As was heard throughout the speeches, sessions and networking chatter at the recent RIMS 2012 Annual Conference & Exhibition in Philadelphia, the biggest worry to business owners, CEOs and managers is that of cyber threats. And rightly so. It seems like each day we are inundated with reports of a new way hackers can gain control of company information and/or take down systems. Today is no exception.
This morning, Prolexic Technologies released a threat advisory on the use of booter shells, which allow hackers to readily launch DDoS attacks without the need for vast networks of infected zombie computers.
“Increased use of techniques such as booter shells is creating an exponential increase in the dangers posed by DDoS attacks,” said Neal Quinn, chief operating officer at Prolexic. “For hackers, DDoS attacks have never been easier to launch, while for their victims, the power and complexity of attacks is at an all-time high. The threat of a DDoS attack has never been more likely or its potential impact more severe. We’ve entered the age of DDoS-as-a-Service.” The increased use of dynamic web content technologies, and the rapid deployment of insecure web applications, has created new vulnerabilities — and opportunities — for hackers to use infected web servers (instead of client machines) to conduct DDoS attacks. Traditional DDoS attacks make use of workstations infected with malware, typically infected through spam campaigns, worms or browser-based exploits. With these traditional tactics, hackers needed multitudes of infected machines, to mount successful DDoS attacks.

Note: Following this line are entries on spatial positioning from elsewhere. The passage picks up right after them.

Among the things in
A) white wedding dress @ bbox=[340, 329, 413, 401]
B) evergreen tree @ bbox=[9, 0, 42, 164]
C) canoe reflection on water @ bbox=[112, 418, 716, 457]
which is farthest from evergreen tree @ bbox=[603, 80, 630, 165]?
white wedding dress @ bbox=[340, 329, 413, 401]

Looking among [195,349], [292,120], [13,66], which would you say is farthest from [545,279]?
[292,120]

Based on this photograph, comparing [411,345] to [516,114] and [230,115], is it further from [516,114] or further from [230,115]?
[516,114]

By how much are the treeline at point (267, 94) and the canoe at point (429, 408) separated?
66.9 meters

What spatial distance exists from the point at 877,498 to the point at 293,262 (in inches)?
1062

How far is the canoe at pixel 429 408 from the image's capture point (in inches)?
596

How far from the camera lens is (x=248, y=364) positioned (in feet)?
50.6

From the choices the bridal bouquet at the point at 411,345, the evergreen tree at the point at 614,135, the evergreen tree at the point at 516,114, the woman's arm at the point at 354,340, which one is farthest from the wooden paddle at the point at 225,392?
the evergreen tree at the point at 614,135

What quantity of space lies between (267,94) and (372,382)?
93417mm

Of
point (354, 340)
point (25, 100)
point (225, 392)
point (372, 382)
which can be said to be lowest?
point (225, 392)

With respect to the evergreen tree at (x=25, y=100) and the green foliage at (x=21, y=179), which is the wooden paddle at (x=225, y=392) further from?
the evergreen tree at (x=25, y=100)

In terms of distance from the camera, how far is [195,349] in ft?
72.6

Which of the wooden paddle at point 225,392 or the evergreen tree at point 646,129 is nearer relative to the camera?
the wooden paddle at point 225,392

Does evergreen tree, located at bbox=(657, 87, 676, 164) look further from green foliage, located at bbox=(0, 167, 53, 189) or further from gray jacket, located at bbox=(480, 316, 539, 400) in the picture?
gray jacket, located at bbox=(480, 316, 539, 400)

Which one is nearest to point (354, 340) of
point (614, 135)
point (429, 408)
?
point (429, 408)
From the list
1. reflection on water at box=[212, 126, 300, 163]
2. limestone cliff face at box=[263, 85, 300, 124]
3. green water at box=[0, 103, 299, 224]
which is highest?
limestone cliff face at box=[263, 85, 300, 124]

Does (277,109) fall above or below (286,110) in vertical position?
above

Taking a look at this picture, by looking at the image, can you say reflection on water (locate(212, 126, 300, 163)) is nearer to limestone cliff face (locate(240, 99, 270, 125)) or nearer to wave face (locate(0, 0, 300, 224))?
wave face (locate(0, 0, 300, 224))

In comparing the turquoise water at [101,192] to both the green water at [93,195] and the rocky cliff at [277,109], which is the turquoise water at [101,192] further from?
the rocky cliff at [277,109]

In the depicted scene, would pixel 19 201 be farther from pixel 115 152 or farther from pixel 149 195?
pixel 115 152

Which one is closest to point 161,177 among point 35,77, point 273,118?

Where boot scripts differ is in the fact that they are standalone files, meaning DDoS attacks can be launched more readily and can cause more damage, with hackers using far fewer machines. Even more alarming, people don’t need as much skill to launch such attacks. A DDoS booter shell script can be easily deployed by anyone who purchases hosted server resources or makes use of simple web application vulnerabilities (i.e., RFI, LFI, SQLi and WebDAV exploits). This, in essence, puts attacks within reach of even novice hackers. Companies should take note, especially financial firms.
According Prolexic’s quarterly global DDoS attack report released a few weeks ago, there was an almost threefold increase in the number of attacks against its financial services clients during Q1 compared to Q4 2011. “This quarter was characterized by extremely high volumes of malicious traffic directed at our financial services clients,” said Neal Quinn, Prolexic’s vice president of Operations. “We expect other verticals beyond financial services, gaming and gambling to be on the receiving end of these massive attack volumes as the year progresses.”
So what should companies do to protect their information and IT infrastructure? Though organizations can never be 100% protected from an attack, they can help by continuously testing proprietary web applications, as well as constantly testing known vulnerabilities in commercial apps.